Re: [PATCH 9/9] git archive docs: document output non-stability
From: Ævar Arnfjörð Bjarmason <hidden>
Date: 2023-02-02 10:41:07
On Thu, Feb 02 2023, brian m. carlson wrote:
quoted
+* We will do our best not to change the "tar" output itself, but won't + promise that we're never going to change it. ++ +If you must avoid using "git" itself for the tree validation, you +should be checksumming the uncompressed "tar" output, not e.g. the +compressed "tgz" output. ++I don't think I want to state this, because it implies that the changes I made that broke kernel.org (making tar.umask apply to pax headers) wouldn't have been allowed.
I don't see how "we'll do our best, but it might change" precludes that...

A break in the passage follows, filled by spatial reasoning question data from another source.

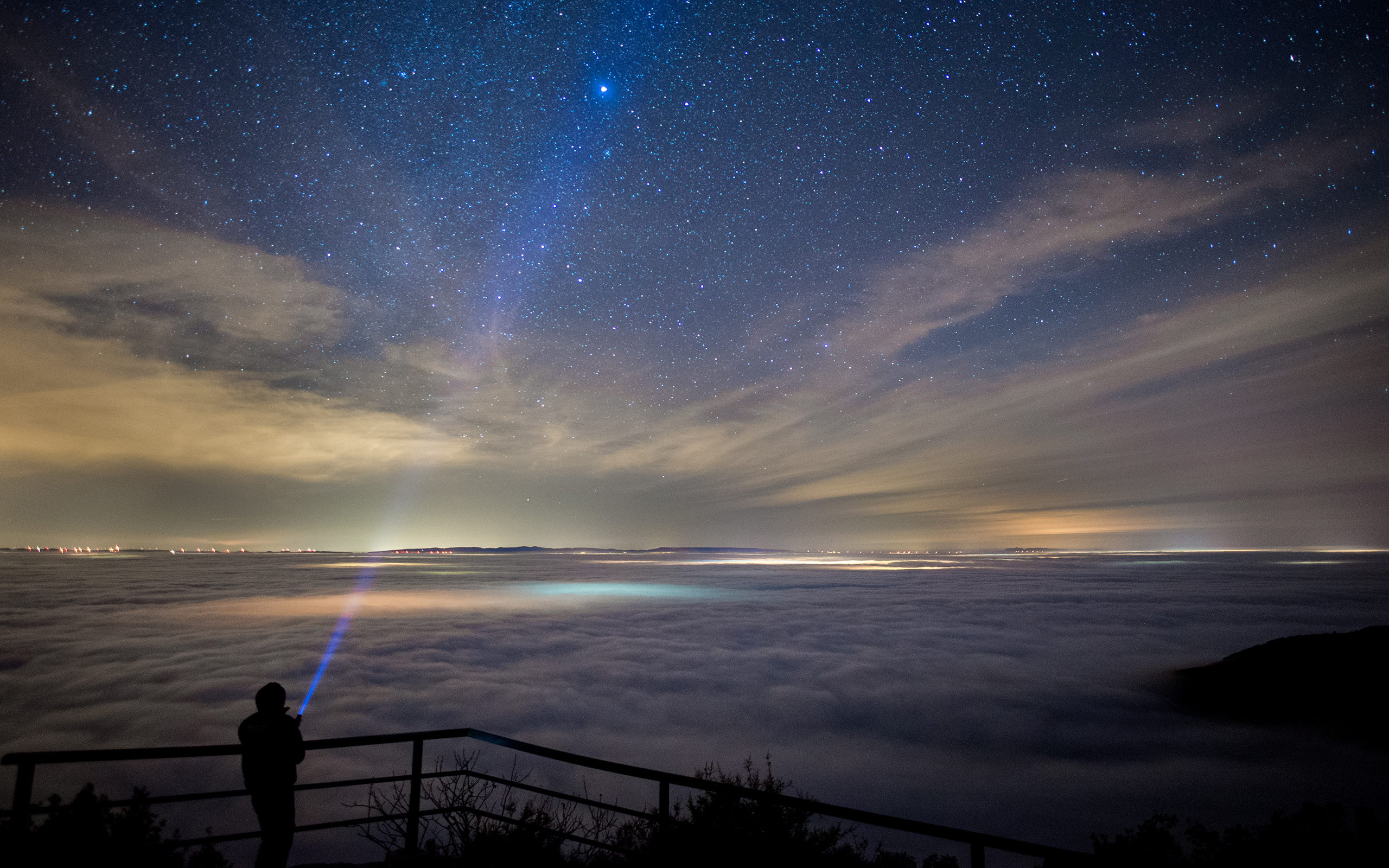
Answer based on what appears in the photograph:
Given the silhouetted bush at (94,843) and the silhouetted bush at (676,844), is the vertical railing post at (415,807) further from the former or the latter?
the silhouetted bush at (94,843)

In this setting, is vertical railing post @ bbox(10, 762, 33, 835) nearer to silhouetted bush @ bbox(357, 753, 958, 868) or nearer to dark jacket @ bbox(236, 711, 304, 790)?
dark jacket @ bbox(236, 711, 304, 790)

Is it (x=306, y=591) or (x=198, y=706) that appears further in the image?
(x=306, y=591)

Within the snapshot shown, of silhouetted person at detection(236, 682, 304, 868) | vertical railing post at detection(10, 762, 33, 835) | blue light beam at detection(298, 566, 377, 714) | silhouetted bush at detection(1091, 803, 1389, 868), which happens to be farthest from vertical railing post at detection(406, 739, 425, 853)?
blue light beam at detection(298, 566, 377, 714)

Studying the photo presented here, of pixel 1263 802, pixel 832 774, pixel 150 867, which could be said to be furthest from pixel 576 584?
pixel 150 867

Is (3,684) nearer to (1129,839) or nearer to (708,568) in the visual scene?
(1129,839)

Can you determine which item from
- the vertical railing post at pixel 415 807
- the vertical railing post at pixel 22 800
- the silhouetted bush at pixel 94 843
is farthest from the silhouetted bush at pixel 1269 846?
the vertical railing post at pixel 22 800

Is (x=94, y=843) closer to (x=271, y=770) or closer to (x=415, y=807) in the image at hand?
(x=271, y=770)
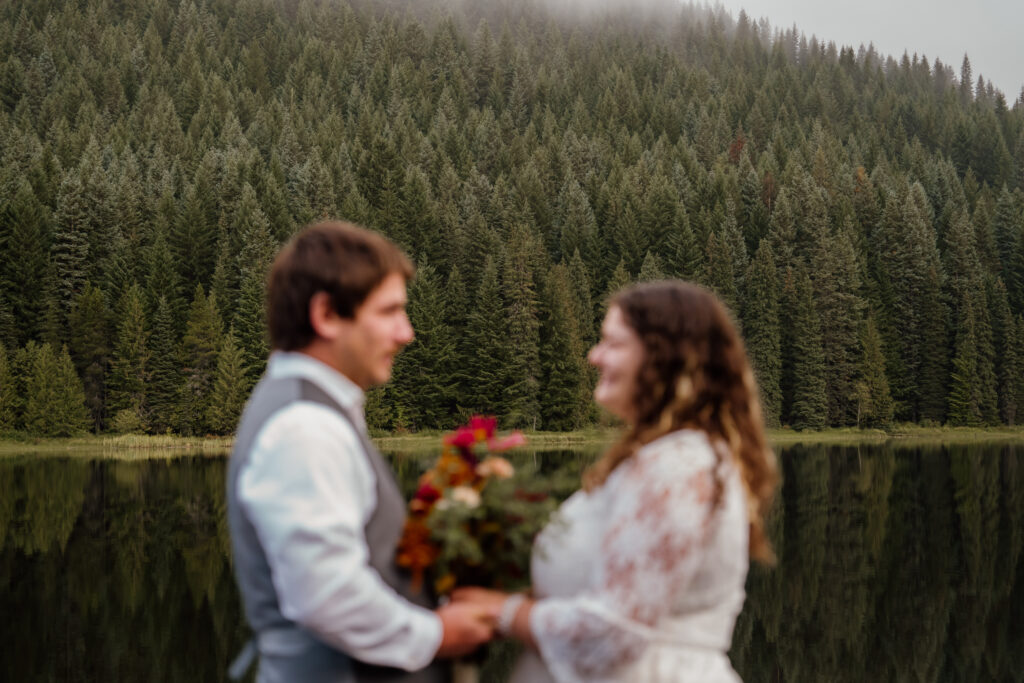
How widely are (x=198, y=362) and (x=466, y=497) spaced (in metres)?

We should probably just state that "we won't promise that the tar output won't change between versions". Maybe,
...but it sounds like you'd like this "softer" promise. I think it's saying the same, but picked the "we'll try not to" wording because I think it more accurately reflects reality, but...
"We won't change the tar output needlessly, but it may change from time to time." That is, we won't be "let's change the format just to mix it up for users", but if there's a valuable patch that could be applied, then we might well take it.
...here we're back (at least per my reading) to basically what my proposed patch said. I'm happy to improve/change the wording, but I'm confused about the "because it implies" part you noted.
As I said, it's my goal to provide more concrete guarantees in a future patch, probably this weekend.
I think that would be great, but also think that if we're going to make new guarantees it's probably best applied on top of a series such as this, which aside from the reverting back to gzip as the default attempts to clarify the status quo.
quoted
+* We promise that a given version of git will emit stable "tar" output + for the same tree ID (but not commit ID, see the discussion in the + <<DESCRIPTION>> section above).I think that section contradicts this. The tree version uses the current timestamp, which would make the archive change based on the time of day.
Thanks! It's referring back to the previous discussion, but I managed to somehow get the tree & commit cases reversed.
quoted
+While you shouldn't assume that different versions of git will emit +the same output, you can assume (e.g. for the purposes of caching) +that a given version's output is stable.Unfortunately, this isn't actually true if someone uses export-subst. That's because adding unrelated objects can increase the length of abbreviations, and then the tar contents can be different. I've actually seen this in the wild. Modulo that, yes, I agree with this.
I didn't know about the export-subst case, I'll add that caveat in there. Thanks!